HUGE BANK TRAP: The $6k trick you don't want to fall for


Interest rates have never been so low, nor for so long, but whether they stay there or keep falling, there is one question on the minds of most buyers and mortgage holders: Should I fix my rate?

Some of Australia's big banks are now offering the lowest mortgage rates in history on the back of two 0.25 basis point cuts by the Reserve Bank of Australia earlier this year.

But more cuts are predicted, which could mean borrowers who take advantage of the offers to fix that many financial institutions are spruiking now could end up paying $6000 a year more than people who lock in their rate in 12 months' time.

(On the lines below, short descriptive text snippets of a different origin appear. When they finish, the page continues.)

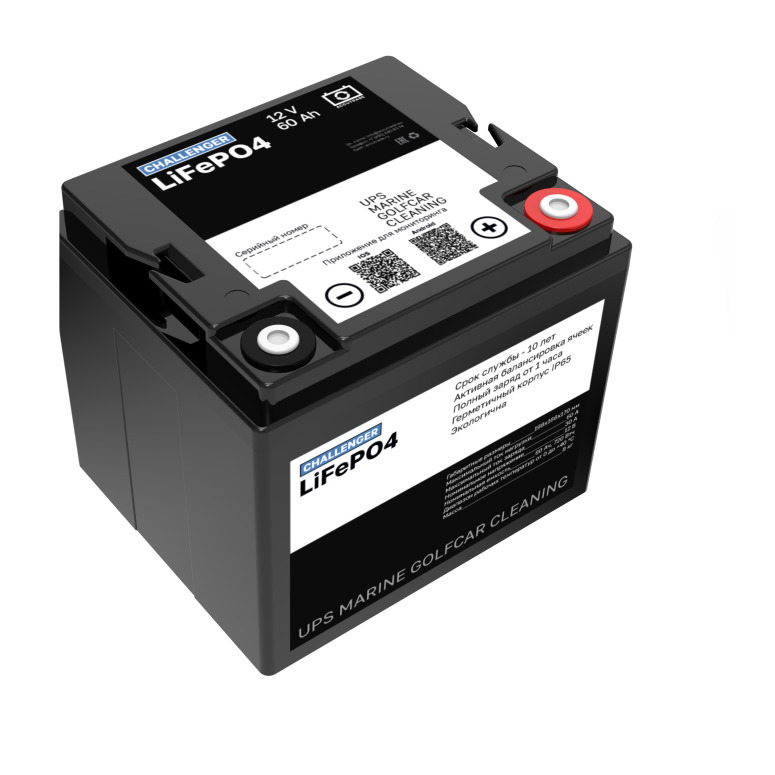 Литий - железофосфатная аккумуляторная батарея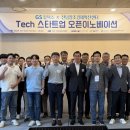 GS-TECH (지에스테크) 이미지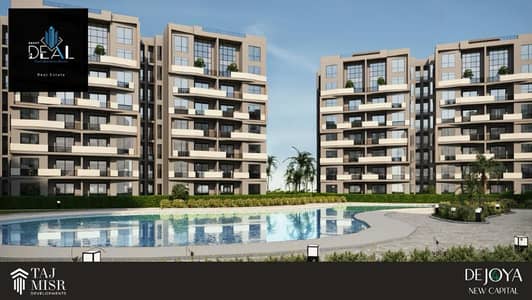 3 Bedroom Apartment for Sale in New Capital City, Cairo - 9999 (1). jpg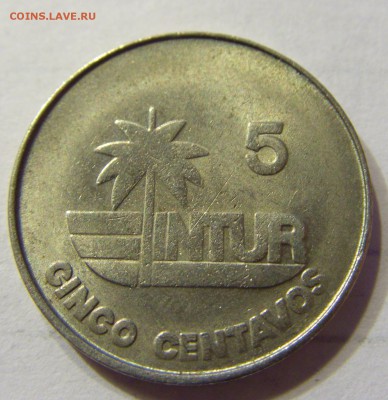 5 сентаво 1981 Куба интурист 30.03.2016 22:00 МСК - CIMG9605.JPG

"Don't act in haste, but be diligent, don't expect the lenders to call you to say the rates are still coming down," Mortgage Choice's Deslie Taylor told

"The majority of my clients feel as though rates are at an all-time low, and they are, but they feel as though they're not going to get any lower.

"That's where I'm educating them saying, chances are the big banks are all going to follow suit and (The RBA are) advising there's going to be more rate cuts."

She said a 0.25 per cent rate cut could make a difference of $3000 a year on a $400,000 home loan. If there are two cuts - which is what is predicted in the next 12 months - the difference could be $6000, roughly a trip to Bali.

"The clients I'm talking to right now that are coming off their fixed rate, who are talking about renewing and fixing, my advice is to stay on a variable rate," she said.

"If you'd fixed in before the cut that's $3000 that you've lost for paying that little bit more."

Despite the banks' push to get customers to fix their rates, it does appear borrowers are waiting for a better offer. Last year, when rates were tipped to rise, about 22 per cent of all new home loans written were on fixed rates, up from 19.4 per cent in 2017, according to Mortgage Choice data.

Recent data shows this has fallen back to only 14 per cent of all loans written.

Bank of Melbourne, Bank SA and St George are hoping to entice more people to lock their rates, with all three now offering fixed home loan rates at under 3 per cent.

Owner occupiers with a loan to value ratio (LVR) of up to 60 per cent can access a 2.94 per cent fixed rate, while those with an LVR of 80 per cent can still borrow at 2.99 per cent.

St George is offering fixed rate loans under 3 per cent for the first time. Picture: Supplied
St George is offering fixed rate loans under 3 per cent for the first time. Picture: Supplied

So why are home loans getting so cheap? Canstar's finance expert, Steve Mickenbecker, told falling bond rates, as well as interest rates, play a big part.

"The reason they're passing on incredibly strong cheap loans now are that the bond rates have fallen so dramatically at the 10-year end of the yield curve," he said.

Australian 10-year bonds have fallen to a yield of 0.93 per cent, whereas inflation is currently running at 1.6 per cent and the RBA interest rates at 1 per cent, which is the market's way of suggesting interest rates will continue to fall.

The Reserve Bank slashed the official cash rate to 1 per cent in July, warning in the minutes from its August meeting rates may go lower and stay there "to make sustained progress towards full employment and achieve more assured progress towards the inflation target".

But the fortune tellers of Australia's housing and business market are tipping more cuts ahead, and a view overseas looks even less encouraging.

Australian Reserve Bank governor Philip Lowe has indicated more rate cuts are to come. Picture: AAP Image/Lukas Coch
Australian Reserve Bank governor Philip Lowe has indicated more rate cuts are to come. Picture: AAP Image/Lukas Coch

Just this week Denmark's third largest lender, Jyske Bank started offering a 10-year fixed rate mortgage that would PAY borrowers 0.5 in negative interest. This means a borrower paying $1 million would only pay back $995,000.

But Mr Mickenbecker said anyone thinking they could pick the bottom of the market was kidding themselves.

"The thing about fixing today is that there could still be that same opportunity to fix favourably for the next 12 months," he said.

"You can take it either way. You can be sitting on a very nice variable rate and still find you have that opportunity in 6-12 months' time to fix at the still favourable rates, but no one has that crystal ball."